Un jugement protège deux agents d'infiltration

Pour la première fois en Mauricie, un jugement vient d'être rendu visant à protéger l'identité de deux agents d'infiltration qui seront appelés à témoigner dans une cause de trafic de stupéfiants.
Le juge Guy Lambert de la Cour du Québec a en effet conclu dans une décision sur requête en mesures spéciales qu'il était nécessaire d'assurer leur protection tout en préservant l'équité du processus judiciaire.
C'est pourquoi des mesures particulières seront mises de l'avant pour cacher leur identité aux yeux du public lors de leur témoignage dans la cause de Doris Pelletier, accusée d'avoir fait le trafic de cocaïne le 14 novembre 2012.
Rappelons d'emblée qu'au stade de l'enquête préliminaire dans cette cause, prévue au début de mai, deux agents d'infiltration devront être interrogés. Le procureur aux poursuites criminelles et pénales, Me Julien Beauchamp-Laliberté, avait donc déposé une requête pour que des mesures spéciales soient prises afin de protéger leur identité.
Il demandait le prononcé d'une ordonnance de non-publication de toute information permettant de les identifier, l'assermentation de ces agents sous leur numéro de code, l'utilisation du système de télé-témoignage accompagné des équipements nécessaires afin de masquer leur visage et de modifier leur voix.
Il suggérait également l'exclusion des membres du public de la salle d'audiences lors de leur témoignage et enfin, l'usage d'un écran derrière lequel les agents d'infiltration seraient autorisés à témoigner sans être exposés à la vue de l'accusée et de son avocate.
Au soutien de sa requête, Me Beauchamp avait entre autres fait témoigner un policier travaillant au module d'infiltration depuis 21 ans.
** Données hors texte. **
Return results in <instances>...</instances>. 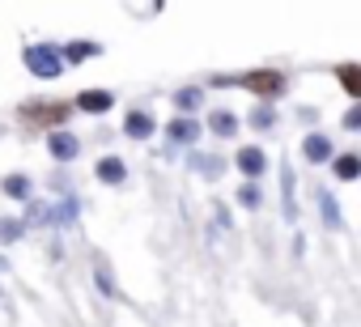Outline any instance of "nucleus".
Wrapping results in <instances>:
<instances>
[{
    "label": "nucleus",
    "mask_w": 361,
    "mask_h": 327,
    "mask_svg": "<svg viewBox=\"0 0 361 327\" xmlns=\"http://www.w3.org/2000/svg\"><path fill=\"white\" fill-rule=\"evenodd\" d=\"M26 64H30L35 77H56V73L64 68V56H60L56 47H30V51H26Z\"/></svg>",
    "instance_id": "1"
},
{
    "label": "nucleus",
    "mask_w": 361,
    "mask_h": 327,
    "mask_svg": "<svg viewBox=\"0 0 361 327\" xmlns=\"http://www.w3.org/2000/svg\"><path fill=\"white\" fill-rule=\"evenodd\" d=\"M247 85H251L255 94H264V98H276L285 81H281V73H251V77H247Z\"/></svg>",
    "instance_id": "2"
},
{
    "label": "nucleus",
    "mask_w": 361,
    "mask_h": 327,
    "mask_svg": "<svg viewBox=\"0 0 361 327\" xmlns=\"http://www.w3.org/2000/svg\"><path fill=\"white\" fill-rule=\"evenodd\" d=\"M238 171H243V175H251V179H255V175H264V153H259L255 144H251V149H238Z\"/></svg>",
    "instance_id": "3"
},
{
    "label": "nucleus",
    "mask_w": 361,
    "mask_h": 327,
    "mask_svg": "<svg viewBox=\"0 0 361 327\" xmlns=\"http://www.w3.org/2000/svg\"><path fill=\"white\" fill-rule=\"evenodd\" d=\"M111 102H115V98H111L106 90H85V94H81V111H94V115L111 111Z\"/></svg>",
    "instance_id": "4"
},
{
    "label": "nucleus",
    "mask_w": 361,
    "mask_h": 327,
    "mask_svg": "<svg viewBox=\"0 0 361 327\" xmlns=\"http://www.w3.org/2000/svg\"><path fill=\"white\" fill-rule=\"evenodd\" d=\"M302 153H306L310 161H327V157H331V140L314 132V136H306V144H302Z\"/></svg>",
    "instance_id": "5"
},
{
    "label": "nucleus",
    "mask_w": 361,
    "mask_h": 327,
    "mask_svg": "<svg viewBox=\"0 0 361 327\" xmlns=\"http://www.w3.org/2000/svg\"><path fill=\"white\" fill-rule=\"evenodd\" d=\"M98 179L102 183H123V161L119 157H102L98 161Z\"/></svg>",
    "instance_id": "6"
},
{
    "label": "nucleus",
    "mask_w": 361,
    "mask_h": 327,
    "mask_svg": "<svg viewBox=\"0 0 361 327\" xmlns=\"http://www.w3.org/2000/svg\"><path fill=\"white\" fill-rule=\"evenodd\" d=\"M51 153L68 161V157H77V140H73L68 132H56V136H51Z\"/></svg>",
    "instance_id": "7"
},
{
    "label": "nucleus",
    "mask_w": 361,
    "mask_h": 327,
    "mask_svg": "<svg viewBox=\"0 0 361 327\" xmlns=\"http://www.w3.org/2000/svg\"><path fill=\"white\" fill-rule=\"evenodd\" d=\"M209 123H213V132H221V136H230V132H238V119H234L230 111H217V115H213Z\"/></svg>",
    "instance_id": "8"
},
{
    "label": "nucleus",
    "mask_w": 361,
    "mask_h": 327,
    "mask_svg": "<svg viewBox=\"0 0 361 327\" xmlns=\"http://www.w3.org/2000/svg\"><path fill=\"white\" fill-rule=\"evenodd\" d=\"M196 132H200V128H196L192 119H174V123H170V136H174V140H196Z\"/></svg>",
    "instance_id": "9"
},
{
    "label": "nucleus",
    "mask_w": 361,
    "mask_h": 327,
    "mask_svg": "<svg viewBox=\"0 0 361 327\" xmlns=\"http://www.w3.org/2000/svg\"><path fill=\"white\" fill-rule=\"evenodd\" d=\"M357 171H361V161H357L353 153H344V157L336 161V175H340V179H357Z\"/></svg>",
    "instance_id": "10"
},
{
    "label": "nucleus",
    "mask_w": 361,
    "mask_h": 327,
    "mask_svg": "<svg viewBox=\"0 0 361 327\" xmlns=\"http://www.w3.org/2000/svg\"><path fill=\"white\" fill-rule=\"evenodd\" d=\"M26 119H51V123H60L64 119V106H30Z\"/></svg>",
    "instance_id": "11"
},
{
    "label": "nucleus",
    "mask_w": 361,
    "mask_h": 327,
    "mask_svg": "<svg viewBox=\"0 0 361 327\" xmlns=\"http://www.w3.org/2000/svg\"><path fill=\"white\" fill-rule=\"evenodd\" d=\"M5 192H9V196H18V200H26V196H30V179L9 175V179H5Z\"/></svg>",
    "instance_id": "12"
},
{
    "label": "nucleus",
    "mask_w": 361,
    "mask_h": 327,
    "mask_svg": "<svg viewBox=\"0 0 361 327\" xmlns=\"http://www.w3.org/2000/svg\"><path fill=\"white\" fill-rule=\"evenodd\" d=\"M128 132H132V136H149V132H153L149 115H140V111H136V115H128Z\"/></svg>",
    "instance_id": "13"
},
{
    "label": "nucleus",
    "mask_w": 361,
    "mask_h": 327,
    "mask_svg": "<svg viewBox=\"0 0 361 327\" xmlns=\"http://www.w3.org/2000/svg\"><path fill=\"white\" fill-rule=\"evenodd\" d=\"M174 102L183 106V111H192V106L200 102V90H178V94H174Z\"/></svg>",
    "instance_id": "14"
},
{
    "label": "nucleus",
    "mask_w": 361,
    "mask_h": 327,
    "mask_svg": "<svg viewBox=\"0 0 361 327\" xmlns=\"http://www.w3.org/2000/svg\"><path fill=\"white\" fill-rule=\"evenodd\" d=\"M340 81H344V90H348V94H357V68H353V64H344V68H340Z\"/></svg>",
    "instance_id": "15"
},
{
    "label": "nucleus",
    "mask_w": 361,
    "mask_h": 327,
    "mask_svg": "<svg viewBox=\"0 0 361 327\" xmlns=\"http://www.w3.org/2000/svg\"><path fill=\"white\" fill-rule=\"evenodd\" d=\"M85 56H94V43H73L68 47V60H85Z\"/></svg>",
    "instance_id": "16"
},
{
    "label": "nucleus",
    "mask_w": 361,
    "mask_h": 327,
    "mask_svg": "<svg viewBox=\"0 0 361 327\" xmlns=\"http://www.w3.org/2000/svg\"><path fill=\"white\" fill-rule=\"evenodd\" d=\"M0 238H5V242L18 238V221H0Z\"/></svg>",
    "instance_id": "17"
},
{
    "label": "nucleus",
    "mask_w": 361,
    "mask_h": 327,
    "mask_svg": "<svg viewBox=\"0 0 361 327\" xmlns=\"http://www.w3.org/2000/svg\"><path fill=\"white\" fill-rule=\"evenodd\" d=\"M268 123H272V111H268V106H264V111H255V128H268Z\"/></svg>",
    "instance_id": "18"
}]
</instances>
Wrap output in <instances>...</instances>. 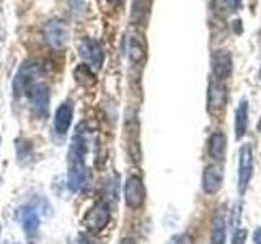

Celui-ci avait expliqué que le travail d'agent d'infiltration est très dangereux et risqué car ce dernier est toujours en contact avec le monde interlope. Tel que l'a noté le juge Lambert, ces agents doivent gagner la confiance des criminels qui se sentent par la suite trahis et ont un désir de vengeance.
Qui plus est, ils sont peu nombreux au Québec. On dénombre actuellement quatre agents permanents qui font ce travail à temps plein et 30 agents d'infiltration occasionnels qui couvrent l'ensemble de la province. Ces derniers font leur travail normal dans leur service de police, que ce soit comme patrouilleurs, enquêteurs ou autres, et on les emploie à l'occasion comme agents d'infiltration.
Dans le cas de Doris Pelletier, l'avocate de la défense, Me Maryse Brouillette, avait consenti à ce que les agents d'infiltration soient identifiés par leur numéro de code. Elle suggérait elle aussi qu'ils témoignent derrière un paravent pour être protégés de la vue du public. Par contre, elle jugeait primordial qu'elle et sa cliente puissent voir le visage des agents. Elle s'opposait également au système de télé-témoignage, demandant à ce que le témoin soit présent à l'audience pour ne pas priver sa cliente d'une défense pleine et entière.
Après analyse, le juge a finalement conclu que les deux agents, dont le rôle est qualifié de capital dans une enquête policière, pourront témoigner en donnant leur nom de code puisque leur véritable identité sera déposée sous scellée.
Comme le palais de justice est un endroit public, le tribunal fera aussi en sorte que le moins de personnes possibles puissent entrer en contact avec eux. Ils témoigneront par télé-témoignage mais en plus, comme Trois-Rivières est un petit milieu, on permettra à ceux-ci de ne pas être présents dans le palais de justice.
Par contre, le juge Lambert soutient que l'accusée et son avocate devront être en mesure de voir et d'entendre le témoignage des agents d'infiltration pour ne pas les priver d'un moyen de défense. Ainsi, l'angle des caméras devra être positionné de façon à ce que seuls l'avocate de la défense, le procureur de la Couronne et le juge puissent voir le visage du témoin et non pas le public. Le tribunal considère aussi que la voix ne devra pas être modifiée. Des mesures seront prises pour éviter la transmission audio par le biais d'ordonnance de non-diffusion et non-publication.
Même si la Couronne admet que le tribunal accorde une grande importance à la protection des agents d'infiltration, les mesures accordées dans ce jugement sont néanmoins considérées insuffisantes dans les circonstances.
«On regarde les moyens possibles pour faire en sorte qu'elles soient plus importantes», a conclu Me Beauchamp-Laliberté.